Get sick, get well
Hang around a ink well
Ring bell, hard to tell
If anything is goin' to sell
-- Bob Dylan

Wednesday, August 10, 2011

"This is how things are done in Illinois."

That's what Joseph Cari, former finance chairman for the Democratic National Committee, told a Virginia investment firm seeking millions in business with the Illinois State Pension Fund. Cari told them that they could get a piece of the state's teacher retirement money if they would only kick back $850,000 his way.
Cari's downfall came after he assisted Stuart Levine, a corrupt trustee of the Illinois Teachers' Retirement System who was also convicted in the scandal, in an attempted extortion. Levine made a series of calls in 2004 to  executives of JER Inc. demanding $850,000 — equal to 1 percent of the $85 million the Virginia investment firm was seeking from the teachers retirement board to invest. The firm, however, refused to pay. -- Chicago Tribune.
So with teachers desperately trying to hang on to their meager pensions, as state politicians circle around like vultures, Cari  and other Democratic Party rainmakers were using the fund as their own private profit center.
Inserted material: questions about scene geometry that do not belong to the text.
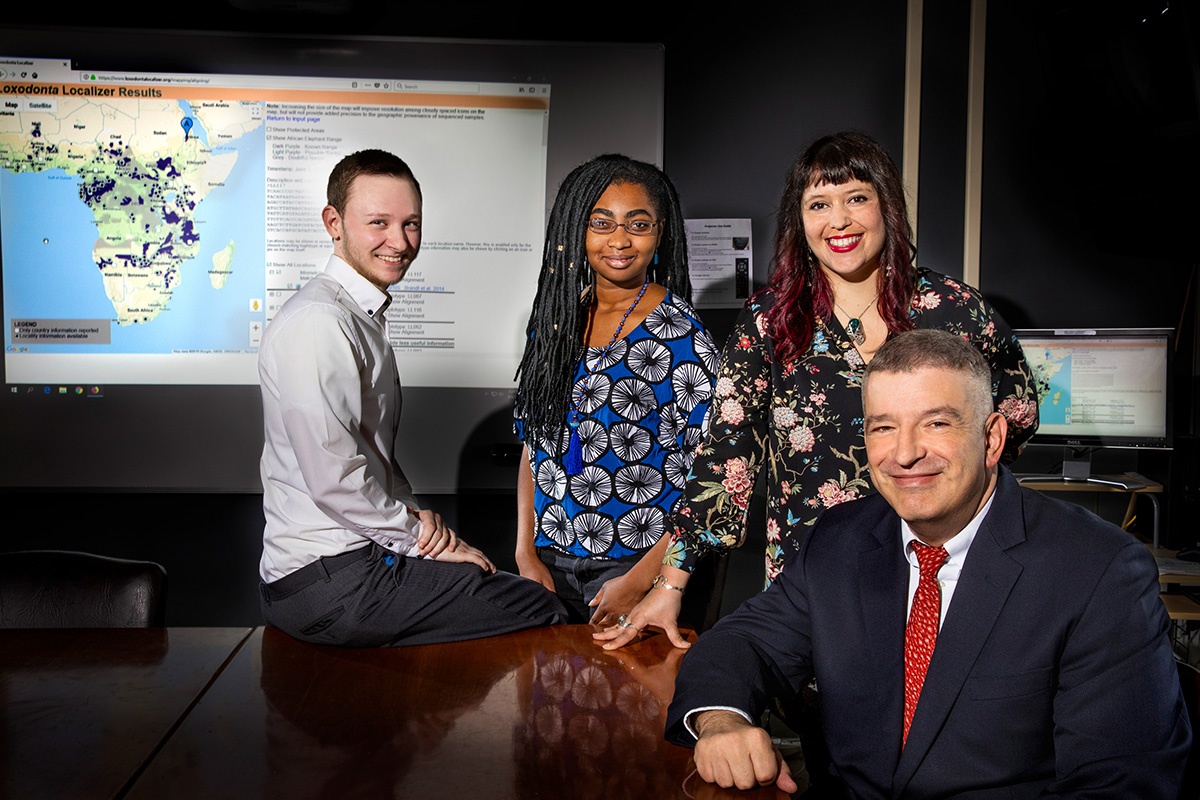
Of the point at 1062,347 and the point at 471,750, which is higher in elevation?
the point at 1062,347

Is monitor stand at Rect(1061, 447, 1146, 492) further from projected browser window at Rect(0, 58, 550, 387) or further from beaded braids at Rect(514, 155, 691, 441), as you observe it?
projected browser window at Rect(0, 58, 550, 387)

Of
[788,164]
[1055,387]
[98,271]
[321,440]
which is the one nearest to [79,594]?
[321,440]

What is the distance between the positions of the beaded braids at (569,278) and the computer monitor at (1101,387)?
1451 millimetres

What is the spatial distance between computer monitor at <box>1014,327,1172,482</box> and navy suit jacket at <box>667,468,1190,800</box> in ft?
5.91

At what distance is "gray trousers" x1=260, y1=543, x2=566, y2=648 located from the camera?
1566 mm

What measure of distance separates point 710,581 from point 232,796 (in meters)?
1.17

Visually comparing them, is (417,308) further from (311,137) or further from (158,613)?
(158,613)

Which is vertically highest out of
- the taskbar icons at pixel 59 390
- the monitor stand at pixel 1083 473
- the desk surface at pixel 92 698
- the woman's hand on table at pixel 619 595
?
the taskbar icons at pixel 59 390

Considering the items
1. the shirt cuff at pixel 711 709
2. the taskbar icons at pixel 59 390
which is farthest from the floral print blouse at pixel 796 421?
the taskbar icons at pixel 59 390

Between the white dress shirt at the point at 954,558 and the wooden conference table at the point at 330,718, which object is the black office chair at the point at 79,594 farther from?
the white dress shirt at the point at 954,558

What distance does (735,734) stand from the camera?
44.3 inches

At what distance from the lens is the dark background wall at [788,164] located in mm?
3010

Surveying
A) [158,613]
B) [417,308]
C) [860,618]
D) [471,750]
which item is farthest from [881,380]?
[417,308]

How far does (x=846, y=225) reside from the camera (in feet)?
5.32
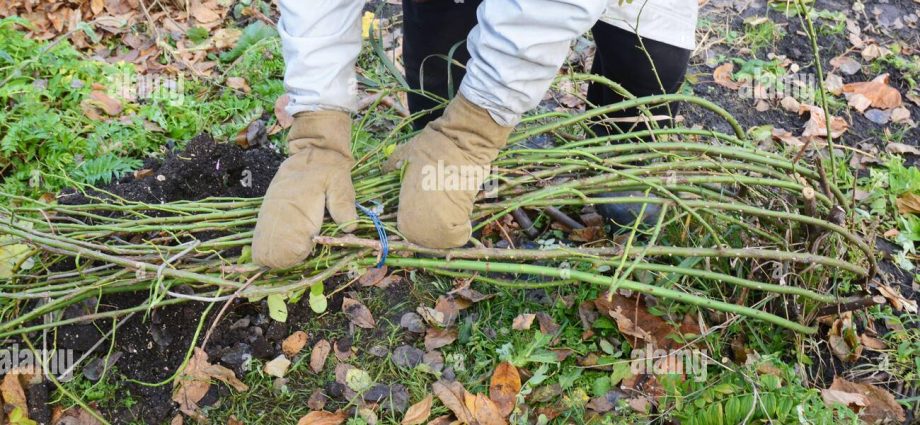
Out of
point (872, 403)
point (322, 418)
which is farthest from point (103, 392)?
point (872, 403)

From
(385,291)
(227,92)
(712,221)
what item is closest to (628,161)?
(712,221)

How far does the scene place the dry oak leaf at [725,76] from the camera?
10.2ft

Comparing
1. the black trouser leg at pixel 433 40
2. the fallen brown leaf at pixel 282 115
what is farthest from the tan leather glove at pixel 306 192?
the fallen brown leaf at pixel 282 115

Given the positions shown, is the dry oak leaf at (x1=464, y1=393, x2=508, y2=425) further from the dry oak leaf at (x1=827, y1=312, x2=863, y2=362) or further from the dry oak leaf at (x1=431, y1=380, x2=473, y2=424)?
the dry oak leaf at (x1=827, y1=312, x2=863, y2=362)

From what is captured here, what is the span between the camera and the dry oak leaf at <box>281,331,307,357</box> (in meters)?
2.09

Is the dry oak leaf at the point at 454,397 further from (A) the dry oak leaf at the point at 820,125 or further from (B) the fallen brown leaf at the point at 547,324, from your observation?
(A) the dry oak leaf at the point at 820,125

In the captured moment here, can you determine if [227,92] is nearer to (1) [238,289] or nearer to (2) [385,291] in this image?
(2) [385,291]

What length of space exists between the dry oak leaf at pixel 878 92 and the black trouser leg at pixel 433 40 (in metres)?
1.86

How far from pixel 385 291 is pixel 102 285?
83cm

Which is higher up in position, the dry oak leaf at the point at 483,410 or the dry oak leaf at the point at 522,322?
the dry oak leaf at the point at 522,322

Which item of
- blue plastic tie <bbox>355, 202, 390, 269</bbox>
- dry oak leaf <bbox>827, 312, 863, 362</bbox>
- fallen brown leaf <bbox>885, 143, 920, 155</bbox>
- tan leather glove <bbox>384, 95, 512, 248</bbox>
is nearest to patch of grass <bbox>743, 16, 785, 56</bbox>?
fallen brown leaf <bbox>885, 143, 920, 155</bbox>

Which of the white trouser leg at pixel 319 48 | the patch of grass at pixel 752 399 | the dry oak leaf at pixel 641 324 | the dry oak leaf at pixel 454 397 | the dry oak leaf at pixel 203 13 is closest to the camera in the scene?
the patch of grass at pixel 752 399

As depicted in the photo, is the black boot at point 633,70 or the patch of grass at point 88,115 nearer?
the black boot at point 633,70

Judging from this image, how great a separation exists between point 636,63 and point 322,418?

Cari, threw himself on the mercy of the court, pleading severe mental anguish and promising never to do it again. U.S District Judge Amy St. Eve bought Cari's story and spared him from prison, sentencing him to three years of probation, a small fine, and nine months of home confinement. Of course in Cari's case, "home confinement" means that he will be able to leave to go to work every day and even travel abroad on business.

After all, that's how things are done in Illinois.